The Board of Education spend some time behind closed doors July 14, as four board members convened an executive session at the end of its special meeting that evening (see separate story) to discuss Superintendent of Schools Janet Robinson’s evaluation. When it finished that session, it adjourned to a “nonmeeting” to discuss the ground rules meeting for the teacher contract negotiations held earlier in the day.

The school board had planned, according to the revised agenda for the night, to discuss the negotiation strategies, but before entering executive session school board Chair Elaine McClure said the negotiation strategies had to be discussed in a “nonmeeting” per state statutes.

Board of Finance Chairman John Kortze learned about the school board’s action, or lack of action, regarding negotiation strategy, the makeup of the negotiating team and other observers following the school board’s special meeting on Tuesday. He criticized Ms McClure for keeping the process out of the public eye.

Speaking about the standing decision to only have herself and fellow board member David Nanavaty on the district’s negotiating team, Mr Kortze wondered, “How are two people on an elected board being allowed to handle all this business in private?”

Saying the upcoming negotiations would likely yield the single most costly labor contract in town history, Mr Kortze registered his dissatisfaction over Ms McClure’s and Mr Nanavaty’s actions in a meeting recently to hear input from Legislative Council and finance board officials leading up to the negotiations.
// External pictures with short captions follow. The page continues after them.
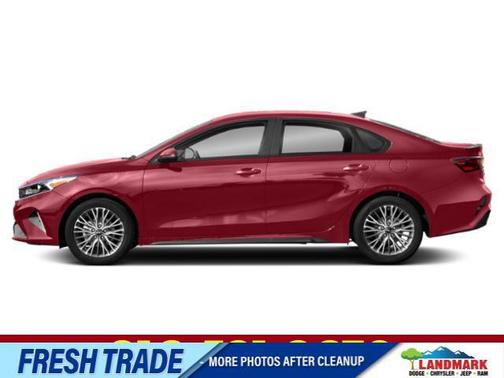 2024 Kia Forte GT-Line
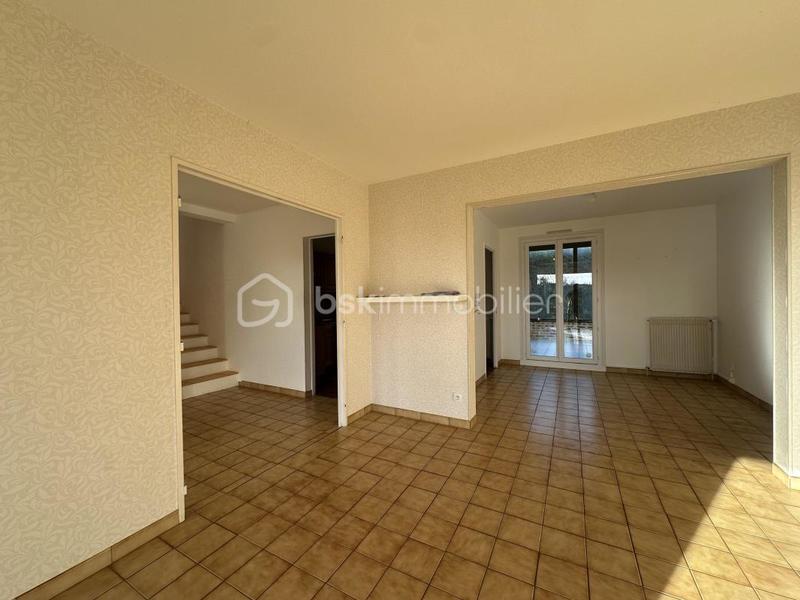 Maison - 138 m² - 7 pièces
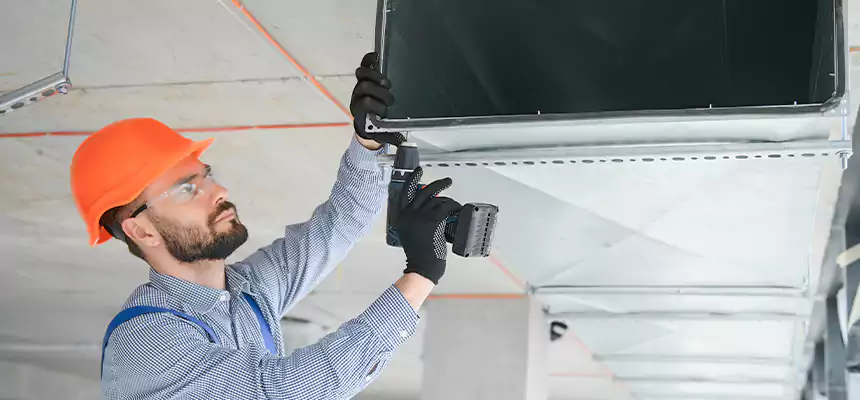 Our Air Duct Cleaning Services in Eagle, ID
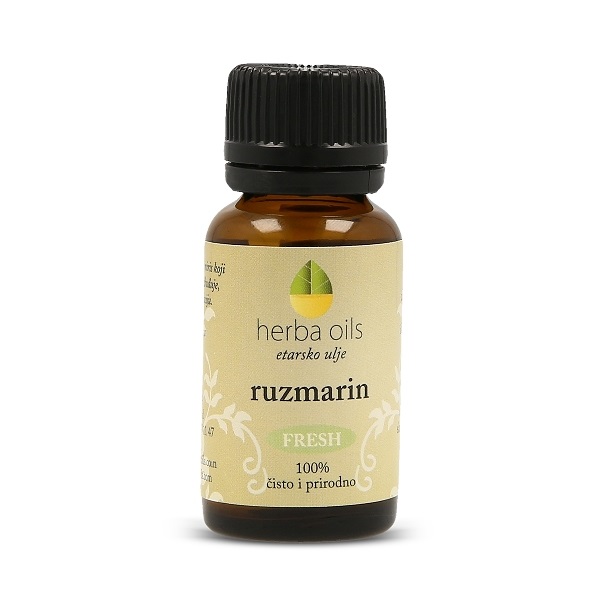 Herba Etarsko ulje Ruzmarina 10ml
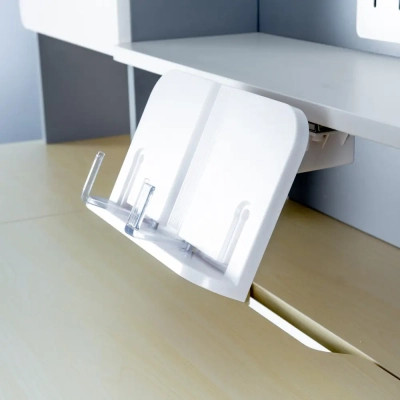 Парта FunDesk Ginepro Grey Вінниця - фото 10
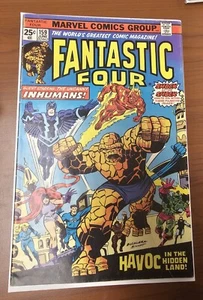 Fantastic Four Issue #159 VG+ - Picture 1 of 3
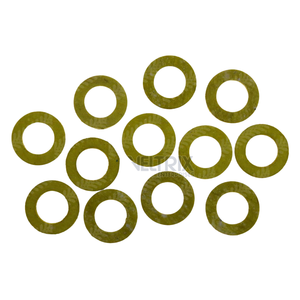 Kit de rondelles en fibre d'embrayage de haute qualité Veltrix Enterprises OEM 1753751M1 1753751 pour pièces de tracteur Massey Ferguson Garantie 1 an - Product Image 3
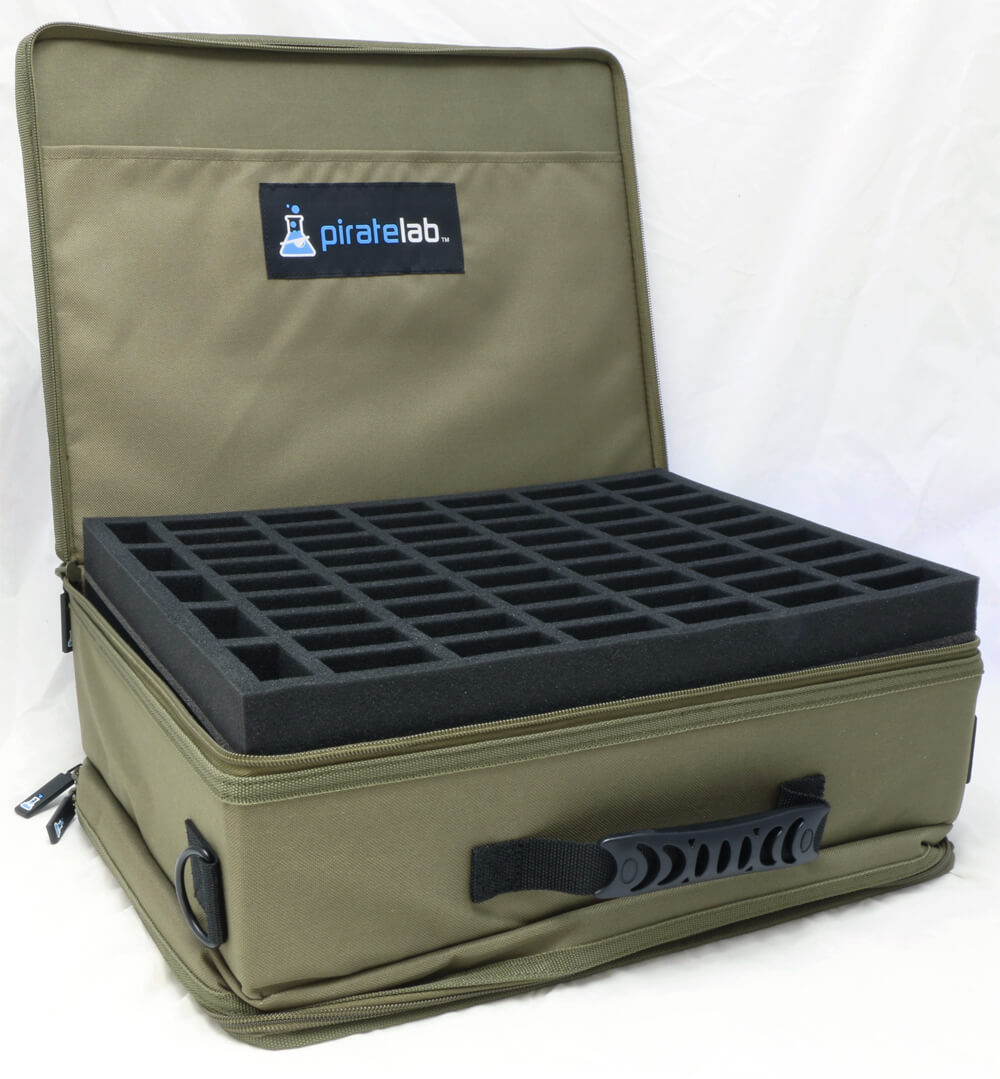 RPG Miniatures Case With Foam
“If Elaine is not going to call a meeting with the full school board to discuss the council and finance boards’ input from our tri-board meeting as she promised, then how will they be able to apply the input we provided?” he asked. “She never bothered to have any discussion on the negotiating strategy and our input with her full board. The public voted them onto the board and now the public is being excluded. Someone needs to call her on this — she is subverting the democratic process.”

In response to Mr Kortze’s statements, Ms McClure said by phone on Wednesday, July 15, that all active members of the school board were involved in the tri-board meeting, and the input from the other boards was heard and appreciated.

Ms McClure added that the issues involved in the negotiations will be discussed with the entire school board through “nonmeetings,” and the two participating observers, one from the Board of Finance and one from the Legislative Council, will return to their boards with the information.

“They will be [at the negotiation caucuses] to provide constant information,” said Ms McClure, “and they will be able to discuss that with their own boards.”

“There’s probably some limitation on what they can share,” she continued, “but I’m not an expert on that.”

In the past, this has been the process of the teachers contract negotiations, Ms McClure said.

During the ground rules meeting for the negotiation caucuses, Ms McClure said the number of possible observers was discussed, but it was not discussed with the board members during the “nonmeeting” held Tuesday night.

“We did not discuss it as a board,” she said. “We relayed what was discussed at the ground rules meeting.”